A Ceasefire and again Fighting
The first ceasefire (6.11.48 – 7.9.48) followed political activity at the U.N. Security Council concerning the problem in Israel. Bernadotte, the negotiator, demanded a two-way ceasefire. The IDF took advantage of the ceasefire to reorganize, to regain strength, to absorb new fighters, to conduct maneuvers and to arm itself with new weapons. During the ceasefire, the Burma Road was paved. On July 9, the Egyptians attacked and the battles lasted for ten days. In these battles, the IDF was united,with larger fighting forces, capable of initiating and attacking and with an air force…After another ceasefire, the critical stage was reached. Bitter battles were waged on all the fronts, which brought about an Israeli victory. In the South, Operation Yoav was conducted. This broke through the road to the Negev. In the North, Operation Hiram was waged, which led to Israel’s control of the Galilee. On the Egyptian front, the IDF conducted Operation Horev, which led to Israeli control of the Negev and the conquering of Eilat.
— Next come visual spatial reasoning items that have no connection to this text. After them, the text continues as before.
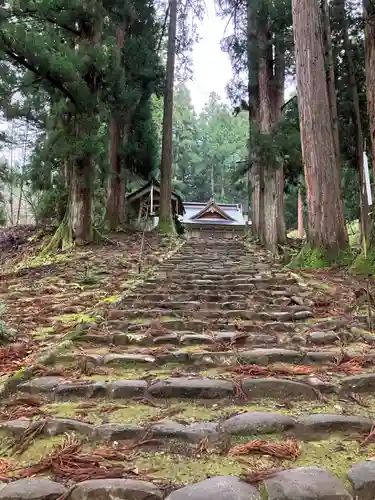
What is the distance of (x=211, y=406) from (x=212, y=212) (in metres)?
31.4

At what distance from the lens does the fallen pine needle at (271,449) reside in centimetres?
192

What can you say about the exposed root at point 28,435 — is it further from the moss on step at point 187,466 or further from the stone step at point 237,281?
the stone step at point 237,281

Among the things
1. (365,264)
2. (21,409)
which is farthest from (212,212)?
(21,409)

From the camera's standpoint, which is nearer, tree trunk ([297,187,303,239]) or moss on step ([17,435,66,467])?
moss on step ([17,435,66,467])

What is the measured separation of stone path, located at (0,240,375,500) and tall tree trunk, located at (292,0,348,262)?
139 inches

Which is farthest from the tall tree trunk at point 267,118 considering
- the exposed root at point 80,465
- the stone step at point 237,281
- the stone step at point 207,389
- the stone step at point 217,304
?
the exposed root at point 80,465

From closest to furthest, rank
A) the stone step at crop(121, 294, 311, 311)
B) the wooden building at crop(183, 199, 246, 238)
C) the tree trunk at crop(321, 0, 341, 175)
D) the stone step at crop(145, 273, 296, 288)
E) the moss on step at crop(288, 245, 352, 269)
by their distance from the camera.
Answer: the stone step at crop(121, 294, 311, 311) → the stone step at crop(145, 273, 296, 288) → the moss on step at crop(288, 245, 352, 269) → the tree trunk at crop(321, 0, 341, 175) → the wooden building at crop(183, 199, 246, 238)

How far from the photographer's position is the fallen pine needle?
1.92 meters

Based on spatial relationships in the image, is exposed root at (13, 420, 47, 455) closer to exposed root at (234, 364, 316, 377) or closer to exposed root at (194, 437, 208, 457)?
exposed root at (194, 437, 208, 457)

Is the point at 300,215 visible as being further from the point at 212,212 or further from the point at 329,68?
the point at 329,68

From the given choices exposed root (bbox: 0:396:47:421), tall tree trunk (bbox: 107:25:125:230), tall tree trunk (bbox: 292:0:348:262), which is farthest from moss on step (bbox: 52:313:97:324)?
tall tree trunk (bbox: 107:25:125:230)

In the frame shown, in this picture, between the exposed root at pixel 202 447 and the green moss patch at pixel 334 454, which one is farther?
the exposed root at pixel 202 447

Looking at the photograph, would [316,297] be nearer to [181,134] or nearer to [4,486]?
[4,486]

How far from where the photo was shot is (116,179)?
54.6ft
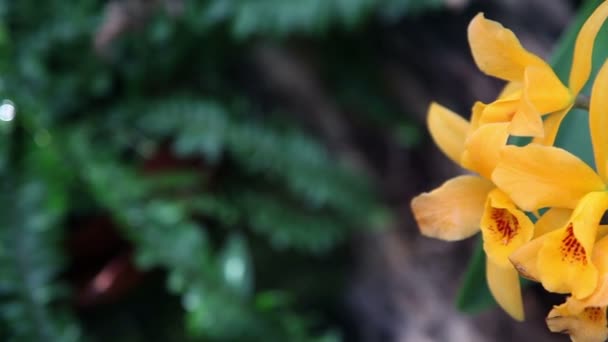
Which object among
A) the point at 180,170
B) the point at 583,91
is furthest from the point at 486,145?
the point at 180,170

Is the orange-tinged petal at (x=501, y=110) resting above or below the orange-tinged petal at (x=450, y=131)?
above

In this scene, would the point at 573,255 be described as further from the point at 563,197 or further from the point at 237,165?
the point at 237,165

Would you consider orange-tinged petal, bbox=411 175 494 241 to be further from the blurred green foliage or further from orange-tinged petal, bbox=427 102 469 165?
the blurred green foliage

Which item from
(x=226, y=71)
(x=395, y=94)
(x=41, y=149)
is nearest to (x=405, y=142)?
(x=395, y=94)

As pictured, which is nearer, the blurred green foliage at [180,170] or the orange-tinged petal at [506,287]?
the orange-tinged petal at [506,287]

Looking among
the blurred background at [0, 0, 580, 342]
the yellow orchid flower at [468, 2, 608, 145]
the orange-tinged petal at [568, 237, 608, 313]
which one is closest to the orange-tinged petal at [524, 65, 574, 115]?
the yellow orchid flower at [468, 2, 608, 145]

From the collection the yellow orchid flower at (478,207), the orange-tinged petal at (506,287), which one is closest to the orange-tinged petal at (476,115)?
the yellow orchid flower at (478,207)

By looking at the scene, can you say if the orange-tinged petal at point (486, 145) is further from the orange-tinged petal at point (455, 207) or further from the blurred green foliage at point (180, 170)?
the blurred green foliage at point (180, 170)
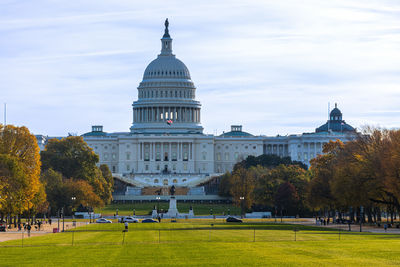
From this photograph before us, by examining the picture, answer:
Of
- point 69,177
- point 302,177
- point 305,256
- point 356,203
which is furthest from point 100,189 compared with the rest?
point 305,256

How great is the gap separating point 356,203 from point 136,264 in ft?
176

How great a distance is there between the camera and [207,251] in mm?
56531

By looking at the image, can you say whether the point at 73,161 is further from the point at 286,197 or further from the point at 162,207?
the point at 286,197

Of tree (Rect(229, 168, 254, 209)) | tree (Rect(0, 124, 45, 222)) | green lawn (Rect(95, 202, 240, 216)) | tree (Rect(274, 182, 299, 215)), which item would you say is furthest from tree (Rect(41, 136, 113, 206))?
tree (Rect(0, 124, 45, 222))

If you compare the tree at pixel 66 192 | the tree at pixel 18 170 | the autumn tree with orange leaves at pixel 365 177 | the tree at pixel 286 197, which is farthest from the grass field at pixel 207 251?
the tree at pixel 286 197

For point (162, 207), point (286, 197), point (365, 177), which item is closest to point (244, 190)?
point (286, 197)

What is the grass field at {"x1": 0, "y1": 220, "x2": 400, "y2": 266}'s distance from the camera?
49969 mm

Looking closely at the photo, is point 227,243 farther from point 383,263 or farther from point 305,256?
point 383,263

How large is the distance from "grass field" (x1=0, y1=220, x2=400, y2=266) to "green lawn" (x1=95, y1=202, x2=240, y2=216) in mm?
69185

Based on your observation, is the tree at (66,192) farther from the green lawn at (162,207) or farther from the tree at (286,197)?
the tree at (286,197)

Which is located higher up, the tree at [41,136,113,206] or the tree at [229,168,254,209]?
the tree at [41,136,113,206]

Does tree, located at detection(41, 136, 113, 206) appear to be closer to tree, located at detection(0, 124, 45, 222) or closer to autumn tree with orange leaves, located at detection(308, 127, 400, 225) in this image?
tree, located at detection(0, 124, 45, 222)

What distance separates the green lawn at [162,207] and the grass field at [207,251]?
69185mm

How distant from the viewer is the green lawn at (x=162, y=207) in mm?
143225
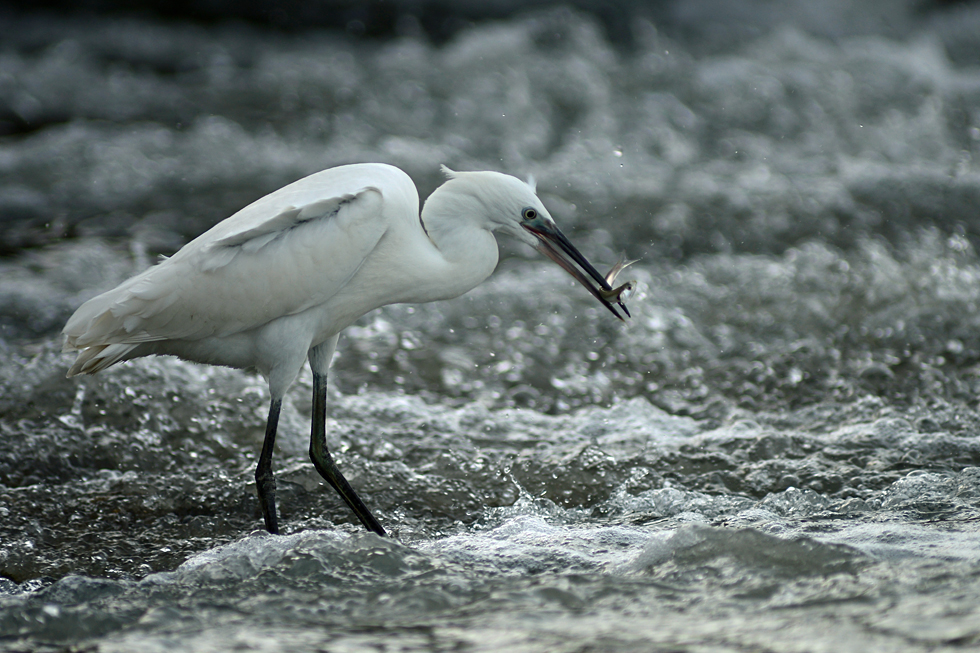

The Arabs were interested in a ceasefire since they were suffering multiple losses on the battlefield and they feared the expansion of Israel. The Jews were interested in a ceasefire mostly because they needed to be able to absorb the masses of immigrants that were pouring into Israel. In addition, they also hoped that it would be a permanent ceasefire and that the U.N. would recognize the status of the State of Israel. Thus, on 7.20.49, the two sides agreed to a ceasefire. A supervisory body was set up in which U.N. observers were to supervise the ceasefire. In these agreements, a “green line” was demarcated which was Israel’s official border with Jordan until the Six Day War.